-- Document start --
2 - Basis of Presentation

     The financial information for the interim period included herein is
unaudited; however, such information reflects all adjustments, consisting only
of normal recurring adjustments, which, in the opinion of management are
necessary to a fair presentation of the financial position, results of
operations and cash flow for the interim period included herein. The results of
operations for the three months ended and for the six months ended June 30,
1998, are not necessarily indicative of results of operations to be expected for
the twelve months ended December 31, 1998.

     On June 25, 1998, the Company issued a 4 for 3 stock split in the form of a
33 1/3% stock dividend to stockholders of record as of June 10, 1998. Per share
information prior to June 25, 1998, has been restated for this change.

     These financial statements should be read in conjunction with the financial
statements and notes thereto contained in the Registrant's Annual Report on Form
10-K for the year ended December 31, 1997.






                               -6-
<PAGE>

                     Management's Discussion and Analysis of
                  Financial Condition and Results of Operations
                  ---------------------------------------------

Overview

     Donegal Group Inc. ("DGI" or the "Company") is a regional insurance holding
company doing business in Pennsylvania, Maryland, Delaware, Virginia and Ohio
through its four wholly owned property-casualty insurance subsidiaries, Atlantic
States Insurance Company ("Atlantic"), Southern Insurance Company of Virginia
("Southern"), Pioneer Insurance Company ("Pioneer") and Delaware Atlantic
Insurance Company ("Delaware"). The Company's major lines of business in 1997
and their percentage of total net earned premiums were Automobile Liability
(27.8%), Workers' Compensation (15.9%), Automobile Physical Damage (17.1%),
Homeowners (17.6%), and Commercial Multiple Peril (15.6%). The subsidiaries are
subject to regulation by Insurance Departments in those states in which they
operate and undergo periodic examination by those departments. The subsidiaries
are also subject to competition from other insurance carriers in their operating
areas. DGI was formed in September 1986 by Donegal Mutual Insurance Company (the
"Mutual Company"), which owns 58% of the outstanding common shares of the
Company as of June 30, 1998.

     Atlantic States participates in an intercompany pooling arrangement with
the Mutual Company and assumes 65% of the pooled business, 60% prior to January
1, 1996. Southern cedes 50% of its business to the Mutual Company and Delaware
cedes 70% of its Workers' Compensation business to the Mutual Company. Because
the Mutual Company places substantially all of the business assumed from
Southern and Delaware into the pool, from which the Company has a 65%
allocation, the Company's results of operations include approximately 80% of the
business written by Southern and approximately 75% of the Workers' Compensation
business written by Delaware.

     In addition to the Company's insurance subsidiaries, it also owns all of
the outstanding stock of Atlantic Insurance Services, Inc. ("AIS"), an insurance
services organization currently providing inspection and policy auditing
information on a fee for service basis to its affiliates and the insurance
industry.
-- Document end --
*Direction*. In the financial report, what share of the Company's outstanding common stock did the Mutual Company own as of June 30, 1998? These items come from a separate source.
-- Raw records start --
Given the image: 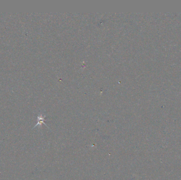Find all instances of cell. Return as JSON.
<instances>
[{
    "label": "cell",
    "instance_id": "6da1fadb",
    "mask_svg": "<svg viewBox=\"0 0 181 180\" xmlns=\"http://www.w3.org/2000/svg\"><path fill=\"white\" fill-rule=\"evenodd\" d=\"M45 117H46V116H43V114H39V115L38 116V117H37V119H38V123H37V124L35 125V127H33V128H35L36 127L38 126H41L42 124H44L45 125V126H46L47 127H48V126H47V125L44 123V121H45Z\"/></svg>",
    "mask_w": 181,
    "mask_h": 180
}]
</instances>
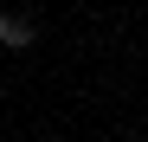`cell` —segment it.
<instances>
[{
    "label": "cell",
    "mask_w": 148,
    "mask_h": 142,
    "mask_svg": "<svg viewBox=\"0 0 148 142\" xmlns=\"http://www.w3.org/2000/svg\"><path fill=\"white\" fill-rule=\"evenodd\" d=\"M142 142H148V136H142Z\"/></svg>",
    "instance_id": "cell-2"
},
{
    "label": "cell",
    "mask_w": 148,
    "mask_h": 142,
    "mask_svg": "<svg viewBox=\"0 0 148 142\" xmlns=\"http://www.w3.org/2000/svg\"><path fill=\"white\" fill-rule=\"evenodd\" d=\"M0 45L7 52H32L39 45V19L32 13H0Z\"/></svg>",
    "instance_id": "cell-1"
}]
</instances>
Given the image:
-- Raw records end --
*Result of the task*. 58%